-- Begin Text segment --

But this one starts and actually takes place for the full film at Temple Tower, Drummond’s ancestral mansion of a home, with the ring, the best men, and the minister all ready and waiting. What they don’t know is that the next visitor through the front door will be a dotty old professor of history who claims that he has a book with a code in it that will guide them all to a treasure well hidden somewhere in the house.
And where there’s a treasure, there’s a villain who has learned about it too, and who is all too willing to kill whoever gets in his way to get his way to get his own hands on it.
Lots of fun and adventure ensues, what with hidden passages, underground rooms, including one booby-trapped with iron spikes in the ceiling that comes crushing down upon whoever is inside when someone outside the room pulls a certain lever.
Lots of fun, as I say, but unfortunately the fun is awfully silly way way too often, starting with the dotty professor and continuing with the clumsy antics of Drummond’s faithful crew and Aunt Blanche’s continual warnings and fainting spells.
I hope I’m not giving too much away by saying that [WARNING] Phyllis does not get her man this time around, but while I haven’t watched Bulldog Drummond’s Bride, the next in the series, I have my fingers crossed that she will then, given one last chance.

March 20th, 2021 at 9:42 pm
An earlier version of Temple Tower with Kenneth McKenna appeared shortly after the 1929 Ronald Colman Bulldog Drummong film, somewhat more faithful to the book, though by all accounts somewhat rushed onto the screen.
Ironically TEMPLE TOWER is one of McNeile’s better books with much less of the silly blathering and sometimes racist and jingoistic asides of the early books. It’s the one where Drummond wakes up in bed with a very nasty spider, likely the inspiration for the centipede that nearly does James Bond in in DOCTOR NO.
Drummond and friend Peter Darrell are on holiday in France (one of the few Drummond’s not set in England) and encounter a master criminal and thief Le Bossu (ironically the nom de plume of Paul Feval’s famous swashbuckler hero and popular novel and play), who is pretty much the best of Drummond’s bad guys other than Carl and Irma Peterson. There is a treasure, the tower in the title, and a really deadly cat and mouse game between Drummond and the well matched Le Bossu in the dark.

-- End Text segment --
-- Begin Information shown --

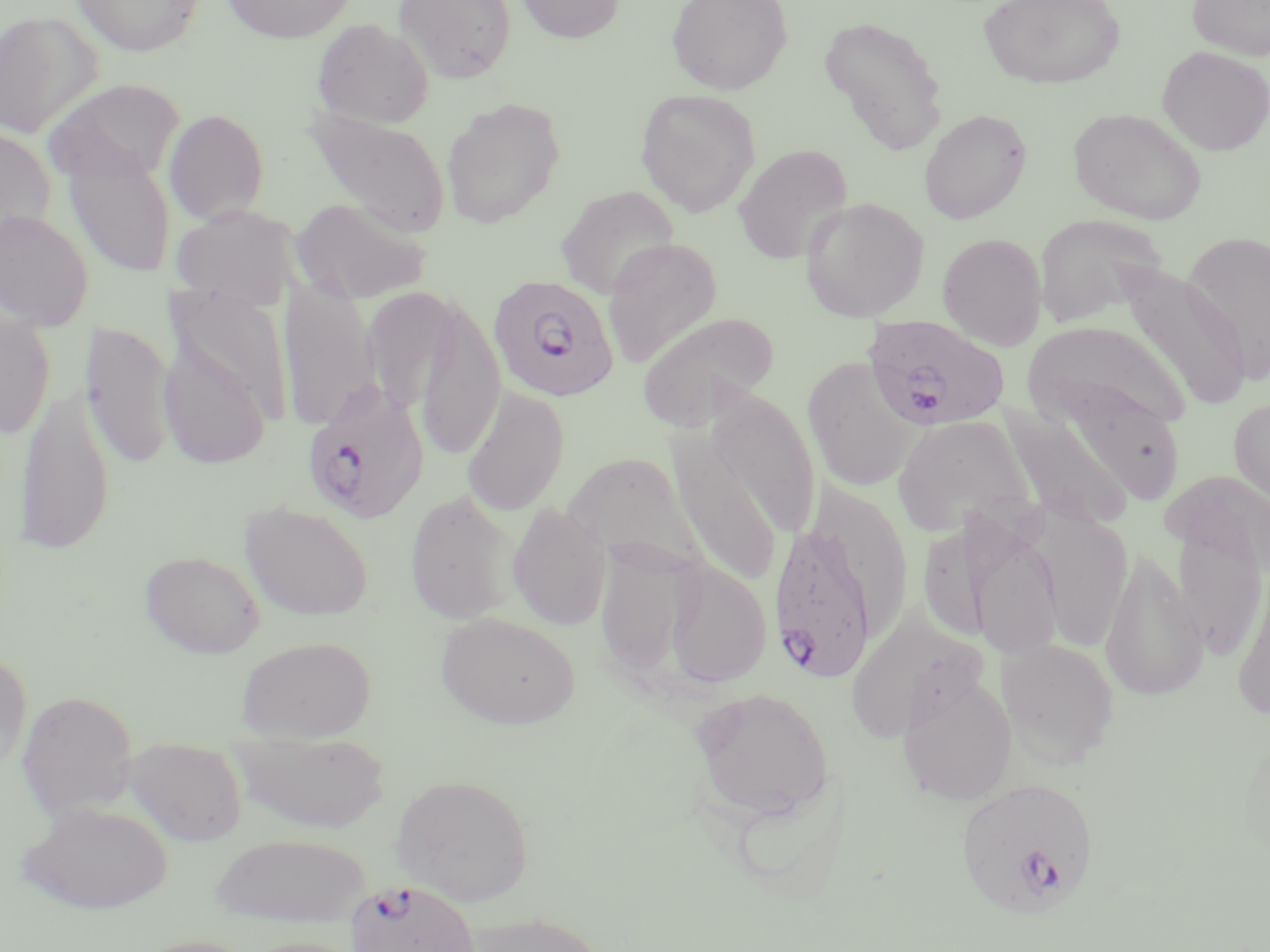

Approximate bounding boxes as (x1,y1)-(x2,y2) corner pairs in pixels. Plasmodium falciparum-infected red blood cell locations: (488,275)-(620,403), (863,315)-(1011,433), (301,381)-(429,525), (767,515)-(882,681), (955,777)-(1099,919), (344,879)-(480,952). Uninfected red blood cell locations: (71,0)-(205,57), (221,0)-(358,44), (393,0)-(517,84), (515,0)-(625,44), (667,0)-(793,95), (978,0)-(1125,90), (1187,0)-(1270,61), (0,10)-(101,139), (818,14)-(949,155), (311,18)-(434,129), (1157,46)-(1270,155), (45,79)-(186,186), (635,89)-(761,218), (440,97)-(566,229), (305,107)-(451,238), (1068,107)-(1208,225), (163,108)-(269,225), (918,108)-(1032,225), (0,126)-(56,249), (733,144)-(853,264), (64,147)-(175,279), (554,185)-(681,299), (799,196)-(930,322), (291,198)-(431,304), (170,204)-(302,310), (0,209)-(93,331), (1032,213)-(1168,330), (1183,229)-(1269,382), (937,233)-(1047,350), (602,237)-(723,369), (1118,264)-(1251,411), (278,281)-(380,431), (410,294)-(506,461), (0,302)-(54,440), (637,310)-(779,432), (82,321)-(177,471), (1023,321)-(1192,433), (158,325)-(273,472), (801,356)-(918,494), (14,379)-(116,556), (1057,383)-(1188,507), (461,387)-(570,517), (705,390)-(821,542), (1229,398)-(1270,512), (999,403)-(1134,530), (891,414)-(1034,538), (665,425)-(787,588), (562,451)-(700,568), (1162,468)-(1270,578), (404,489)-(522,626), (239,502)-(374,622), (507,502)-(613,632), (922,507)-(1068,666), (1038,512)-(1131,654), (1172,522)-(1267,661), (594,543)-(696,681), (1100,545)-(1208,703), (140,550)-(266,659), (663,559)-(772,688), (1232,568)-(1270,720), (845,611)-(983,742), (435,612)-(581,729), (235,635)-(376,744), (996,637)-(1119,767), (0,647)-(32,777), (897,673)-(1018,806), (688,685)-(835,825), (16,690)-(139,820), (1237,725)-(1270,875), (235,731)-(391,833), (123,738)-(249,847), (391,773)-(534,907), (17,800)-(174,915), (209,833)-(372,927), (452,911)-(611,952), (131,934)-(258,952), (236,935)-(366,952). Slide-level diagnosis: Plasmodium falciparum. Image is 1270×952 pixels. Thin blood smear. Optical microscopy. Captured at 1000x magnification. Single field of view. May-Grünwald-Giemsa-stained preparation.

-- End Information shown --

Problems and tasks:
(A) Reproduce everything in the piece on Temple Tower from "Lots of fun, as" down to "onto the screen.".
(B) Render this sentence from the piece on Temple Tower in Spanish: "It’s the one where Drummond wakes up in bed with a very nasty spider, likely the inspiration for the centipede that nearly does James Bond in in DOCTOR NO."
The listing was taken from a different source.

Problem solutions:
(A)
Lots of fun, as I say, but unfortunately the fun is awfully silly way way too often, starting with the dotty professor and continuing with the clumsy antics of Drummond’s faithful crew and Aunt Blanche’s continual warnings and fainting spells.
I hope I’m not giving too much away by saying that [WARNING] Phyllis does not get her man this time around, but while I haven’t watched Bulldog Drummond’s Bride, the next in the series, I have my fingers crossed that she will then, given one last chance.

March 20th, 2021 at 9:42 pm
An earlier version of Temple Tower with Kenneth McKenna appeared shortly after the 1929 Ronald Colman Bulldog Drummong film, somewhat more faithful to the book, though by all accounts somewhat rushed onto the screen.

(B) Es aquel en el que Drummond se despierta en la cama con una araña muy peligrosa, probablemente la inspiración del ciempiés que casi acaba con James Bond en DOCTOR NO.